All information maintained by the program containing personal data including name, address, employer, insurance company, HIV status, application to or enrollment in the program, and any other information which could identify or reasonably be used to identify any applicant or enrollee in the program shall be maintained in confidence according to all applicable DMAS policies and procedures and any other applicable laws or regulations. Such information shall not be disclosed to any individual or organization without the written and dated consent of the applicant, enrollee, or representative.
Statutory Authority
§§ 32.1-325 and 32.1-330.1 of the Code of Virginia.
Historical Notes
Derived from Virginia Register Volume 13, Issue 15, eff. June 1, 1997.
Part IV
Health Insurance for the Working Uninsured (Repealed)
12VAC30-100-400. (Repealed.)
Historical Notes
Derived from Virginia Register Volume 14, Issue 25, eff. October 1, 1998; repealed, Virginia Register Volume 29, Issue 25, eff. September 26, 2013.
12VAC30-100-410. (Repealed.)
Historical Notes
Derived from Virginia Register Volume 14, Issue 25, eff. October 1, 1998; repealed, Virginia Register Volume 29, Issue 25, eff. September 26, 2013.
12VAC30-100-420. [Withdrawn].
Historical Notes
Derived from Virginia Register Volume 14, Issue 25, eff. October 1, 1998; withdrawn, Virginia Register Volume 15, Issue 2 (October 12, 1998).
12VAC30-100-430. (Repealed.)
Historical Notes
Derived from Virginia Register Volume 14, Issue 25, eff. October 1, 1998; repealed, Virginia Register Volume 29, Issue 25, eff. September 26, 2013.
12VAC30-100-440. (Repealed.)
Historical Notes
Derived from Virginia Register Volume 14, Issue 25, eff. October 1, 1998; repealed, Virginia Register Volume 29, Issue 25, eff. September 26, 2013.
12VAC30-100-450. (Repealed.)
Historical Notes
Derived from Virginia Register Volume 14, Issue 25, eff. October 1, 1998; repealed, Virginia Register Volume 29, Issue 25, eff. September 26, 2013.

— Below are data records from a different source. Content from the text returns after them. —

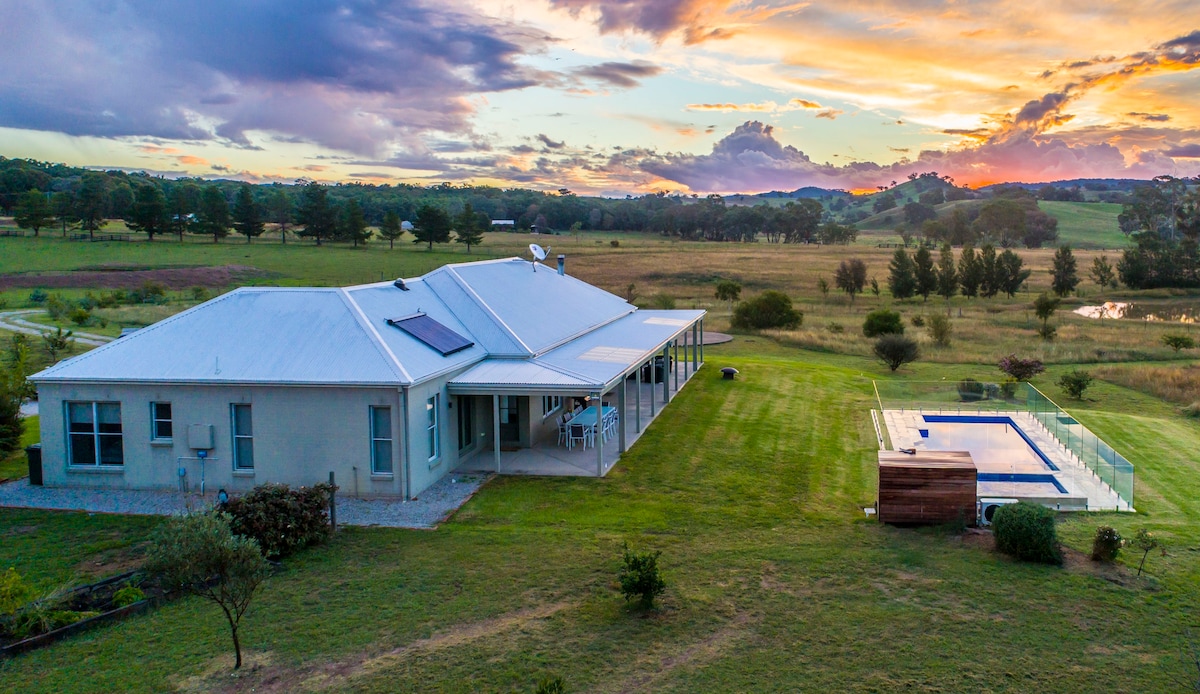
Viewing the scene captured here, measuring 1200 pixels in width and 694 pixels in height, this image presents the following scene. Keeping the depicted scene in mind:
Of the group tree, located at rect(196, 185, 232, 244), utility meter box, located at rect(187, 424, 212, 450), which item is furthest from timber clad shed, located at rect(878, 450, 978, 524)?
tree, located at rect(196, 185, 232, 244)

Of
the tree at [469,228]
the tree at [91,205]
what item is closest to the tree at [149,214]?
the tree at [91,205]

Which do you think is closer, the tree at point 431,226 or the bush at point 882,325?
the bush at point 882,325

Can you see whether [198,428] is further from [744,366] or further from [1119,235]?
[1119,235]

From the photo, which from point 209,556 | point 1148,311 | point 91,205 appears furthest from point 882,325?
point 91,205

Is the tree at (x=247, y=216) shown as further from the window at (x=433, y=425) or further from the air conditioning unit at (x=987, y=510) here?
the air conditioning unit at (x=987, y=510)

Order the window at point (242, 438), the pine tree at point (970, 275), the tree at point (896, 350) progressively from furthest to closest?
the pine tree at point (970, 275) → the tree at point (896, 350) → the window at point (242, 438)

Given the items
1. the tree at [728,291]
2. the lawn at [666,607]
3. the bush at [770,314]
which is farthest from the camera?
the tree at [728,291]

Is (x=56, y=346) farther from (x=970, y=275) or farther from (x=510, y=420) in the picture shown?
(x=970, y=275)
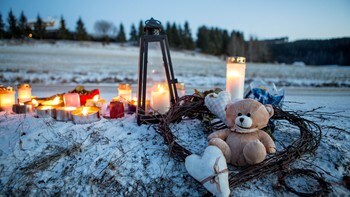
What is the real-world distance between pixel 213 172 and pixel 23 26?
5699 centimetres

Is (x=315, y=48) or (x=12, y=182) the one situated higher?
(x=315, y=48)

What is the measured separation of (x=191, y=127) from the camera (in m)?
2.81

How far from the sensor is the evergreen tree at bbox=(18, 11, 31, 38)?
4506cm

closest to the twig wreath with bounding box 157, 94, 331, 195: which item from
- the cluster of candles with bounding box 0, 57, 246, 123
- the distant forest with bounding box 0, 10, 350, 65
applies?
the cluster of candles with bounding box 0, 57, 246, 123

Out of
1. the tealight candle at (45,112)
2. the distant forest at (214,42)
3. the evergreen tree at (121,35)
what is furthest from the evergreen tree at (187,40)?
the tealight candle at (45,112)

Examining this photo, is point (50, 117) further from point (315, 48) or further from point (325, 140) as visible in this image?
point (315, 48)

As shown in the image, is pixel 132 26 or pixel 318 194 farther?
pixel 132 26

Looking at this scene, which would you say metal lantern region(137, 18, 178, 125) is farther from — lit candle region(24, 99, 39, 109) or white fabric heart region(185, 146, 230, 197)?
lit candle region(24, 99, 39, 109)

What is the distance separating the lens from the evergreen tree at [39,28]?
45.0m

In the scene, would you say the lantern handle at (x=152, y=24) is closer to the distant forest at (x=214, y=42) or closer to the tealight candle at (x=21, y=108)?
the tealight candle at (x=21, y=108)

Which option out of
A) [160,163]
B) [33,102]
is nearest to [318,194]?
[160,163]

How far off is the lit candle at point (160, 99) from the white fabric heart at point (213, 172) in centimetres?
138

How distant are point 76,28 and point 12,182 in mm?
53254

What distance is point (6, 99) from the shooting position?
3.49 metres
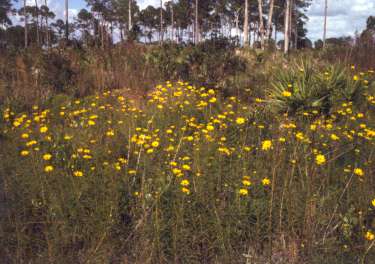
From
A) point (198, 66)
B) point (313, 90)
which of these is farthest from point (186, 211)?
point (198, 66)

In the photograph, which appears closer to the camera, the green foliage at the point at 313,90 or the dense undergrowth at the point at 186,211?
the dense undergrowth at the point at 186,211

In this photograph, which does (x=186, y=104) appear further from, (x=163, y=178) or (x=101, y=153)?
(x=163, y=178)

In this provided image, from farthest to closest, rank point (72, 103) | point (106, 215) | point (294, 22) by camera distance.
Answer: point (294, 22)
point (72, 103)
point (106, 215)

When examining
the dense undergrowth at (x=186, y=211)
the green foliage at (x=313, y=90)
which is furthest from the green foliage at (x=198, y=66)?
the dense undergrowth at (x=186, y=211)

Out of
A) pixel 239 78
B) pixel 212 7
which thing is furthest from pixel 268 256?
pixel 212 7

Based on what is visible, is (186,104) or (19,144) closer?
(19,144)

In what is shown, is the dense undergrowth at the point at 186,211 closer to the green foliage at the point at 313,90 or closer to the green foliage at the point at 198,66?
the green foliage at the point at 313,90

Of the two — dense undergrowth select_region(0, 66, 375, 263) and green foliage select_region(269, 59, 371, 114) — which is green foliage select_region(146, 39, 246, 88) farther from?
dense undergrowth select_region(0, 66, 375, 263)

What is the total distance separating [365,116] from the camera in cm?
547

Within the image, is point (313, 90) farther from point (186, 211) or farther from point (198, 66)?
point (198, 66)

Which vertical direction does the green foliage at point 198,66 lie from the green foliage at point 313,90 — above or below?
above

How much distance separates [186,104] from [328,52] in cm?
737

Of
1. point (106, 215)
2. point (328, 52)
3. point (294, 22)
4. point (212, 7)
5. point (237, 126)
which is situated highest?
point (212, 7)

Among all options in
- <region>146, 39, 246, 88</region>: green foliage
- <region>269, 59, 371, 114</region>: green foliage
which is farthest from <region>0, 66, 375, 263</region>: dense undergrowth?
<region>146, 39, 246, 88</region>: green foliage
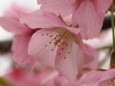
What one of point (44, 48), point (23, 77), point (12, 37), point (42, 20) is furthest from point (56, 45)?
point (23, 77)

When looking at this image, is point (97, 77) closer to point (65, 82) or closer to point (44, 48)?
point (65, 82)

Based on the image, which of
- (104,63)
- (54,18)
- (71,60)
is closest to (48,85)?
(104,63)

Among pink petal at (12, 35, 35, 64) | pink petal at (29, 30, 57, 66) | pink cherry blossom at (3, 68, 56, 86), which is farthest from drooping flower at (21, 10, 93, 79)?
pink cherry blossom at (3, 68, 56, 86)

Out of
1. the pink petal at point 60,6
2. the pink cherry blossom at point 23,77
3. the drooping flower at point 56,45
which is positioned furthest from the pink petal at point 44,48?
the pink cherry blossom at point 23,77

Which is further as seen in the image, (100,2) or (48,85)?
(48,85)

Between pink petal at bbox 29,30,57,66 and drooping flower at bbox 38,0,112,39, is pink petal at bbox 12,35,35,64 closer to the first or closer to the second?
pink petal at bbox 29,30,57,66

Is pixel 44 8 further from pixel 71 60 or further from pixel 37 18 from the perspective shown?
pixel 71 60
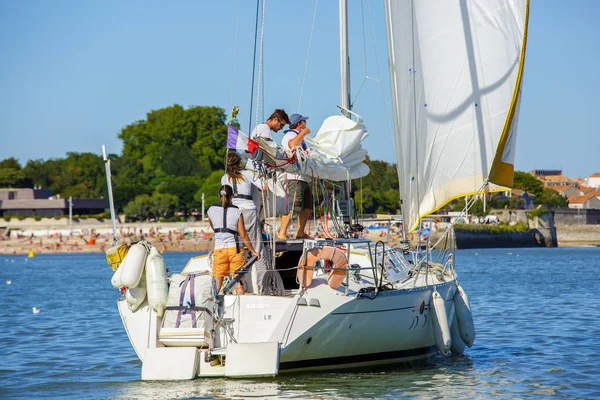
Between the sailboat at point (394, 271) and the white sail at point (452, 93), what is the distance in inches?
0.6

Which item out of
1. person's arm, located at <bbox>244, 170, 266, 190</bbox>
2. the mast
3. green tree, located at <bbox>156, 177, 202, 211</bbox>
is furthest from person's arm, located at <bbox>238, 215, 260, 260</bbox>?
green tree, located at <bbox>156, 177, 202, 211</bbox>

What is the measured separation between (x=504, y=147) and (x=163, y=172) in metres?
115

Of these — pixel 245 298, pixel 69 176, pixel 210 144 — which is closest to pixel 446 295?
pixel 245 298

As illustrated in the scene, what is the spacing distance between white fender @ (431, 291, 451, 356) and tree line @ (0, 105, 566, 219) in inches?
3023

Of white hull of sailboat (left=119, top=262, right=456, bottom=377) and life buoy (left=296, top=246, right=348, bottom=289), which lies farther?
life buoy (left=296, top=246, right=348, bottom=289)

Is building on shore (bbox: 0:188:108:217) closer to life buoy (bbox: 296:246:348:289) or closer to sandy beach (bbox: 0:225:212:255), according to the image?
sandy beach (bbox: 0:225:212:255)

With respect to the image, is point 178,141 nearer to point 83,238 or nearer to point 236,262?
point 83,238

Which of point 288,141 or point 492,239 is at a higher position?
point 288,141

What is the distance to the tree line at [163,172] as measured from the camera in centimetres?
10669

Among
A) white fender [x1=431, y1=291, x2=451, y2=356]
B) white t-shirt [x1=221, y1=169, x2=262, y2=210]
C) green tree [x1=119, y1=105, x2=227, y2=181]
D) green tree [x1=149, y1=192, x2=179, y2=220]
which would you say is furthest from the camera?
green tree [x1=119, y1=105, x2=227, y2=181]

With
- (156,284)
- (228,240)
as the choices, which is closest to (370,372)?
(228,240)

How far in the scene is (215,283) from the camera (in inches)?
440

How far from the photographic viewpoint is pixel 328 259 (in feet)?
37.2

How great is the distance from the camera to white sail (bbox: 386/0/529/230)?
13.5 metres
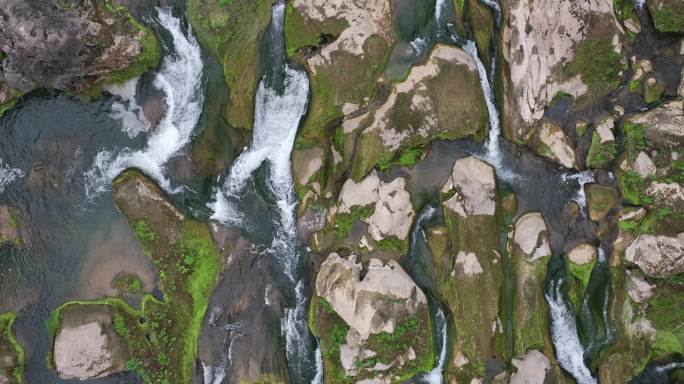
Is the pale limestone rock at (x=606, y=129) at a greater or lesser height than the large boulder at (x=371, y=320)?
greater

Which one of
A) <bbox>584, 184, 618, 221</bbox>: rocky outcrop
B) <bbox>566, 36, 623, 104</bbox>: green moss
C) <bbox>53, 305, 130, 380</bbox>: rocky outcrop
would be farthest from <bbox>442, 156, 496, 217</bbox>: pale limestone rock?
<bbox>53, 305, 130, 380</bbox>: rocky outcrop

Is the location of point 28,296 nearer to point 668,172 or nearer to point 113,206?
point 113,206

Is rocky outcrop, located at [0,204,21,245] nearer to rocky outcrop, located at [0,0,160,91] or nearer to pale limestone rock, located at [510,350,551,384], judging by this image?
rocky outcrop, located at [0,0,160,91]

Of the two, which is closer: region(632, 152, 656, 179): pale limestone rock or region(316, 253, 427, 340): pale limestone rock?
region(632, 152, 656, 179): pale limestone rock

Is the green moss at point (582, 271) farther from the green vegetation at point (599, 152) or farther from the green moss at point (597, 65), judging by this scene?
the green moss at point (597, 65)

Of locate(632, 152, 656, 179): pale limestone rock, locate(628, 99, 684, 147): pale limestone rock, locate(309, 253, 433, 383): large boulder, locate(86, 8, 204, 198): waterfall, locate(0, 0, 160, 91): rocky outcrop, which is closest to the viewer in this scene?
locate(0, 0, 160, 91): rocky outcrop

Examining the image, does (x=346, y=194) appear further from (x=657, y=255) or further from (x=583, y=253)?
(x=657, y=255)

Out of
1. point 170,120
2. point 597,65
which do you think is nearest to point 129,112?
point 170,120

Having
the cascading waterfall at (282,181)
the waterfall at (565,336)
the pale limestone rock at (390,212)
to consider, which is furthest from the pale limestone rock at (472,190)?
the cascading waterfall at (282,181)
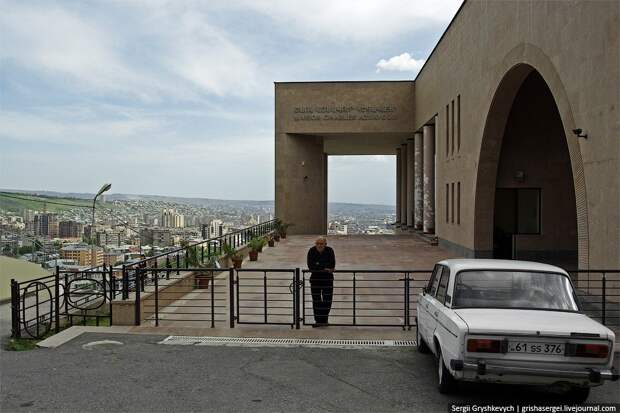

12VAC30-100-460. (Repealed.)
Historical Notes
Derived from Virginia Register Volume 14, Issue 25, eff. October 1, 1998; repealed, Virginia Register Volume 29, Issue 25, eff. September 26, 2013.
12VAC30-100-470. (Repealed.)
Historical Notes
Derived from Virginia Register Volume 14, Issue 25, eff. October 1, 1998; repealed, Virginia Register Volume 29, Issue 25, eff. September 26, 2013.
12VAC30-100-480. (Repealed.)
Historical Notes
Previously reserved; repealed with chapter, Virginia Register Volume 29, Issue 25, eff. September 26, 2013.
12VAC30-100-490. (Repealed.)
Historical Notes
Derived from Virginia Register Volume 14, Issue 25, eff. October 1, 1998; repealed, Virginia Register Volume 29, Issue 25, eff. September 26, 2013.
Forms (12VAC30-100)
HIV Premium Assistance Program - Application (3/97).
HIV Premium Payment Program - Physician's Verification Form (3/97).